The brain is bombarded by information about the physical proportions of our bodies. The most familiar sensations, such as a puff of wind or the brush of our own shirt sleeve, serve to constantly remind the brain of the body's outer bounds, creating a sense of what is known as proprioception.
In a new study, researchers report this week that the brain's ability to interpret external signals and update its sense of bodily self is more dynamic than had been previously thought and that such updates can happen very quickly, altering within a matter of seconds how body parts and individual touch sensations are perceived.
The work is reported by researchers Frederique de Vignemont, Henrik Ehrsson, and Patrick Haggard at University College London.
The information that is integrated in the course of proprioception comes from several different senses, including touch, pain, vision, information from muscles, and so on. The brain must combine all these information inputs to accurately perceive the external world through our body's interaction with it and also to produce a coherent sense of self. Because all these signals carry such different kinds of information, the brain must perform a constant juggling act in order to make sense of the body and the world.
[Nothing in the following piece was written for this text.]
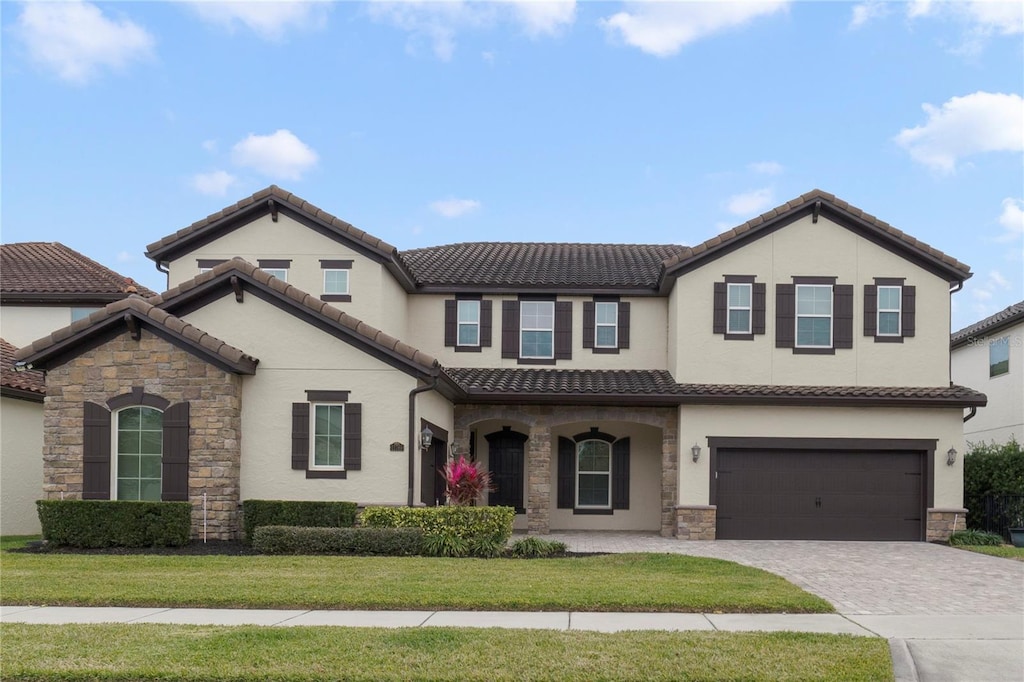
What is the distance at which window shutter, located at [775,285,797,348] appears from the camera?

In the new study, the research team used a method called tendon vibration to induce a distortion of healthy volunteers' sense of their own bodies. When the biceps tendon of the right arm was vibrated, the subjects in the experiments felt within seconds that their right elbow was rotating away from the body, even though the arm was actually quite still. If subjects held their left index finger with their right hand while this happened, they felt their left index finger getting longer as they felt their arm move.
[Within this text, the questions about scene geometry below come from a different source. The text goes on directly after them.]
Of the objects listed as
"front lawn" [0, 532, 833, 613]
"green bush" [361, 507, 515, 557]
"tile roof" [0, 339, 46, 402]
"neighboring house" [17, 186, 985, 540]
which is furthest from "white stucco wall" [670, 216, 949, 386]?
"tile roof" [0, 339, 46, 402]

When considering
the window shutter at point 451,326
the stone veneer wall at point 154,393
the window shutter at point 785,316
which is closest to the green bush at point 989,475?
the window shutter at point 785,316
The team then tested how these bodily illusions rearranged the sense of touch. They touched subjects with two metal rods on the left index finger, and asked them to judge whether the distance between the rods was greater or smaller than the distance between two additional rods touched on the forehead. When tendon vibration made the index finger seem longer than it really was, subjects overestimated the tactile distance on the index finger, relative to the forehead. The sense of touch was altered within seconds of applying the vibration, suggesting a very strong and fast link between the brain systems for touch and body position.
The observations showed that abnormal input into one of the body's sensory systems produced a rapid and profound change in another sensory system: The brain had changed the way it interpreted the signals from the sense of touch. These links between different bodily senses show that the brain constantly updates its internal map, and they shed light on the dynamic and flexible nature of the body map that is used to interpret each new perception.